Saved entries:
-*-

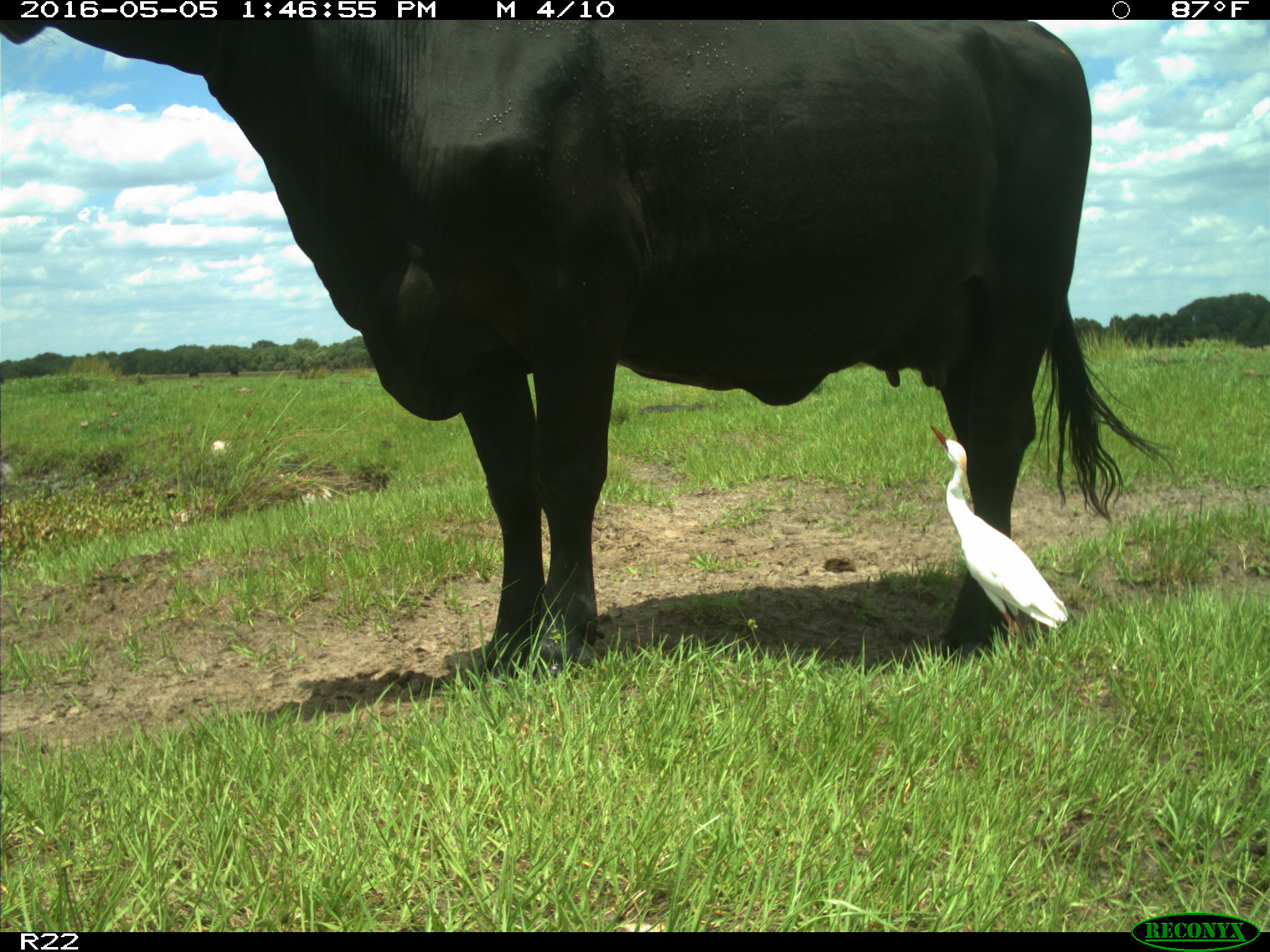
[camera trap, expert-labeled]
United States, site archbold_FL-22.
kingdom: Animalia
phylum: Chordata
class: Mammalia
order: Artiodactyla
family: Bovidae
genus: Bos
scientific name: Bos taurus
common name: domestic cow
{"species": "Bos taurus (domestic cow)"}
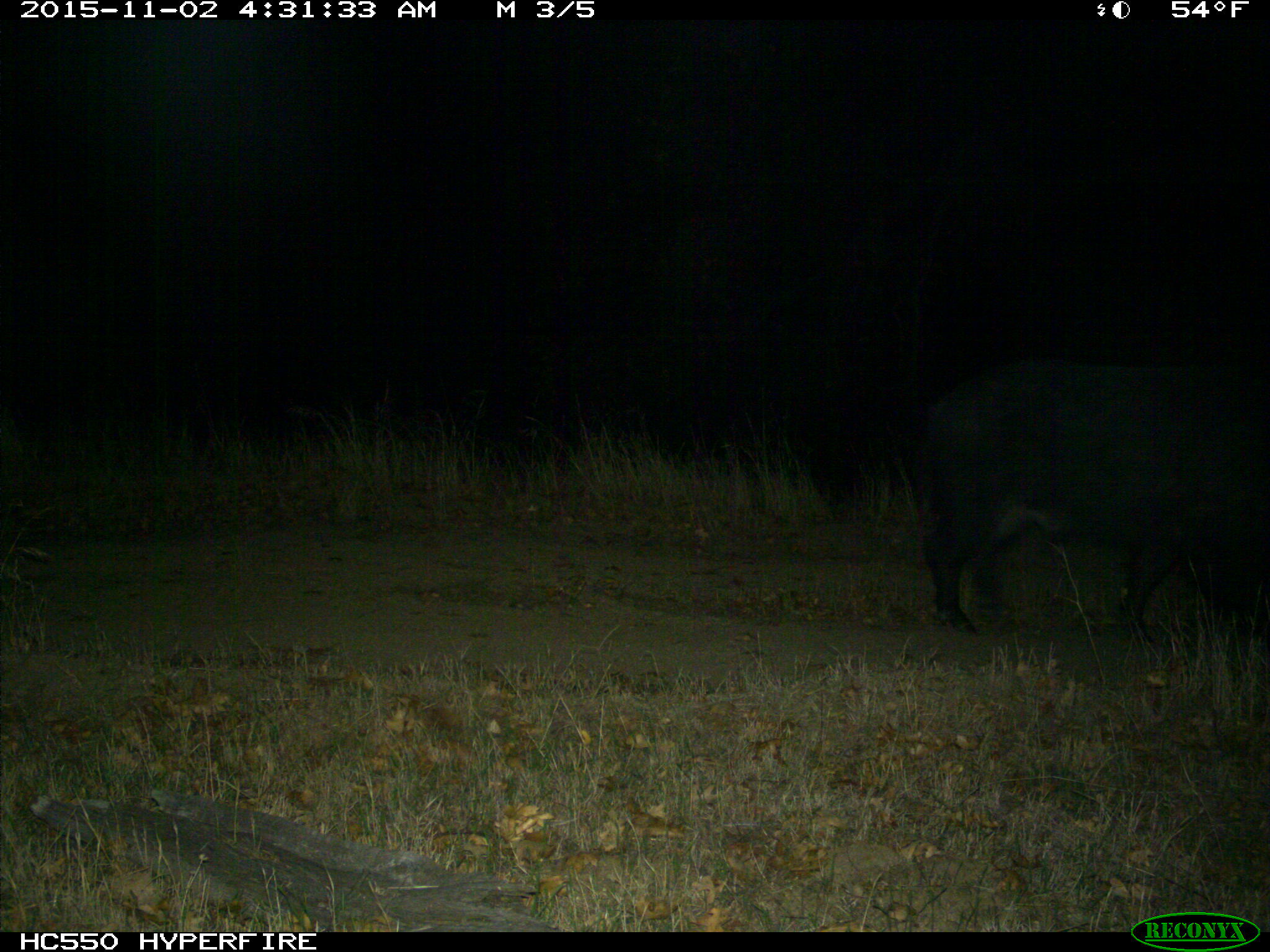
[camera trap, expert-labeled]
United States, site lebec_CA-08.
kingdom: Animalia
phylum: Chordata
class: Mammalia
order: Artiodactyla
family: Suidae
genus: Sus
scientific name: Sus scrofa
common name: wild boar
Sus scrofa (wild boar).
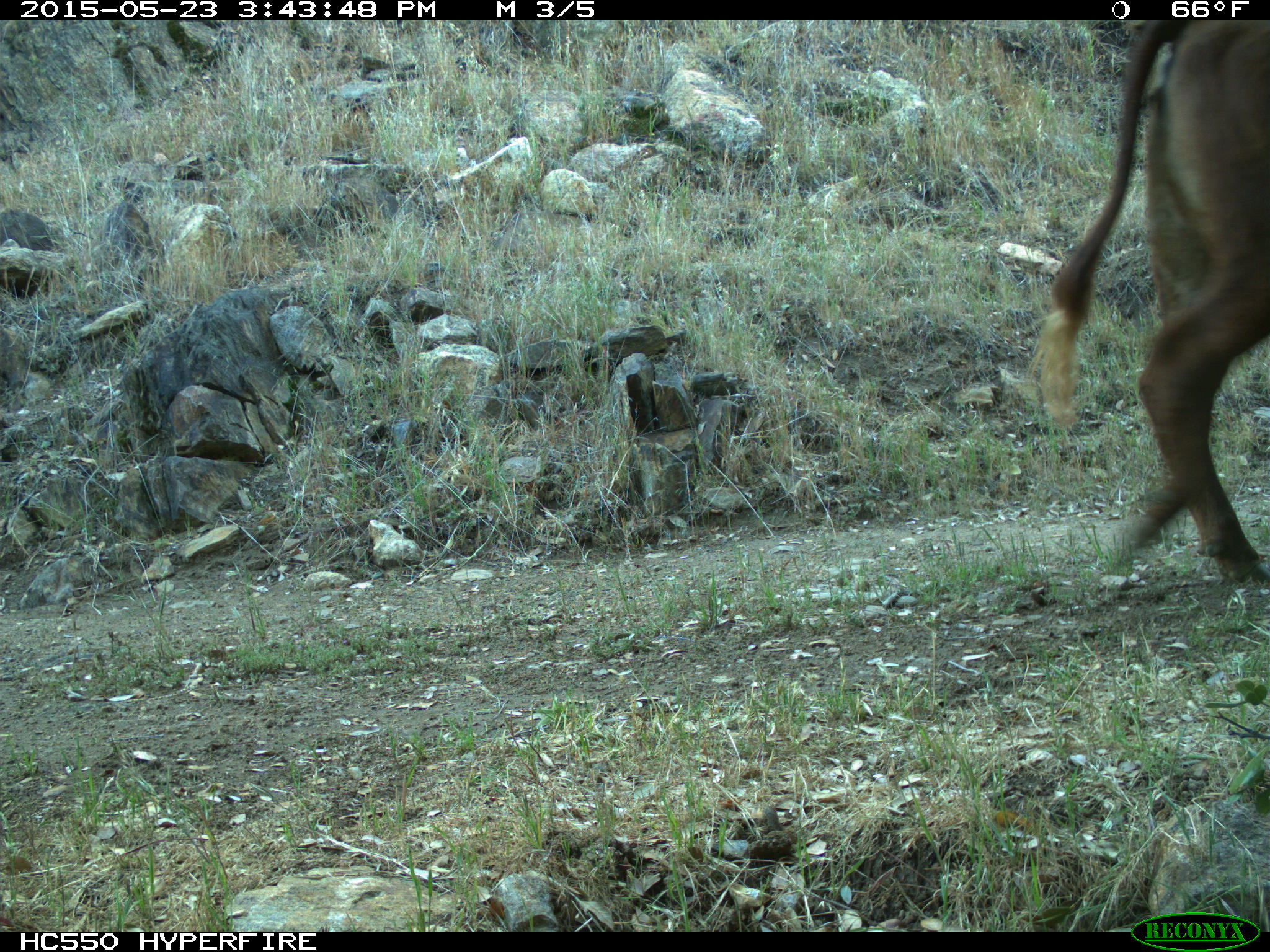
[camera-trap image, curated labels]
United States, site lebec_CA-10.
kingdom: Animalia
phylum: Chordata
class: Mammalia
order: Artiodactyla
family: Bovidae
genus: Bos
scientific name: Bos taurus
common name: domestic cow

-*-

■ Directions for this task ■
Please repeat all of the data exactly as it stands, leaving the pictures out.

■ Response ■
[camera trap, expert-labeled]
United States, site archbold_FL-22.
kingdom: Animalia
phylum: Chordata
class: Mammalia
order: Artiodactyla
family: Bovidae
genus: Bos
scientific name: Bos taurus
common name: domestic cow
{"species": "Bos taurus (domestic cow)"}
[camera trap, expert-labeled]
United States, site lebec_CA-08.
kingdom: Animalia
phylum: Chordata
class: Mammalia
order: Artiodactyla
family: Suidae
genus: Sus
scientific name: Sus scrofa
common name: wild boar
Sus scrofa (wild boar).
[camera-trap image, curated labels]
United States, site lebec_CA-10.
kingdom: Animalia
phylum: Chordata
class: Mammalia
order: Artiodactyla
family: Bovidae
genus: Bos
scientific name: Bos taurus
common name: domestic cow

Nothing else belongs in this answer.